At some point in the film, probably, as soon as the Fight Club was started by Tyler and he was teaching the nerd how to fight and the club became franchised across the country and then evolved into a secret society, the film stopped being smart and turned into a pointless nonsensical venture. But even though it is not serious enough of a film to be taken seriously, it should be complimented for its imaginative visual style and for its kinetic energy.

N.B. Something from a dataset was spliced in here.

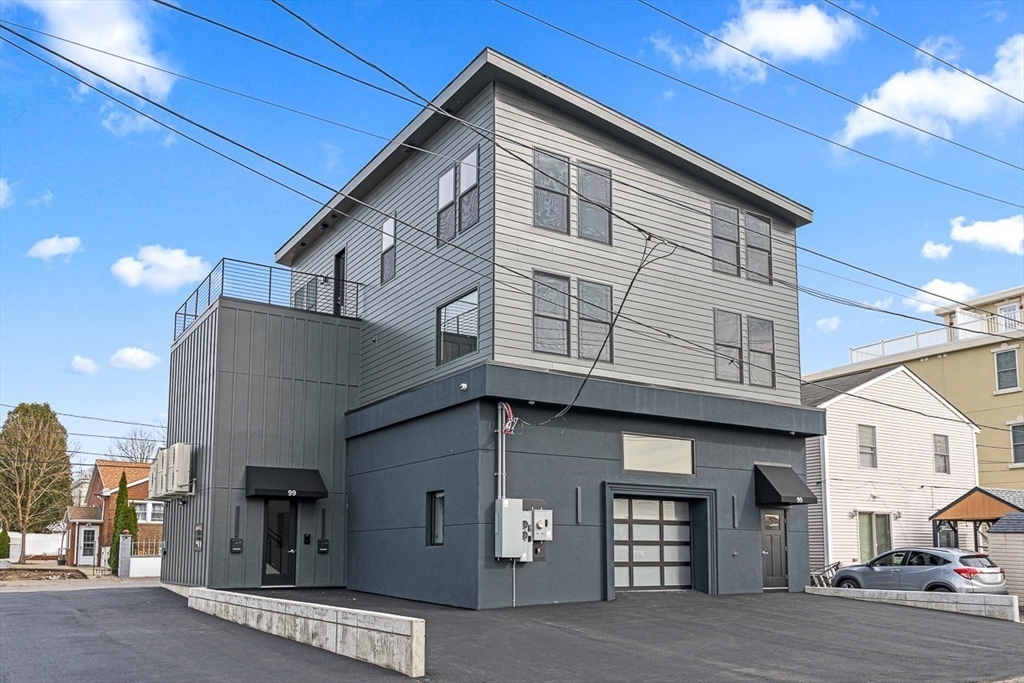 99 Temple St, Revere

The film’s undercurrent philosophical subplot stated by Tyler: “It’s only after we’ve lost everything that we’re free to do anything,” is an alluring one. If that were developed further along in the story line, then there would be some intellectual challenges to a film that tries very hard to be nihilistic but fails miserably to make a cogent case for that belief or whatever it is trying to say.

This was a lightweight film that mistakenly thinks it’s in the heavyweight class. What it offers for philosophy, is similar to the kind of superficial sound bites the TV news might offer on its headline stories. It is just too easy to be against the fascists and the yuppies, and the materialists. But, what is the filmmaker’s position about the sudden violence in society, other than pointing his finger at the vacuous groups he lumps together? It was very hard for me to see anything here more than a film that showed promise and had a lot of zip to it, but was disappointing in its scope… and… was certainly not a radical film.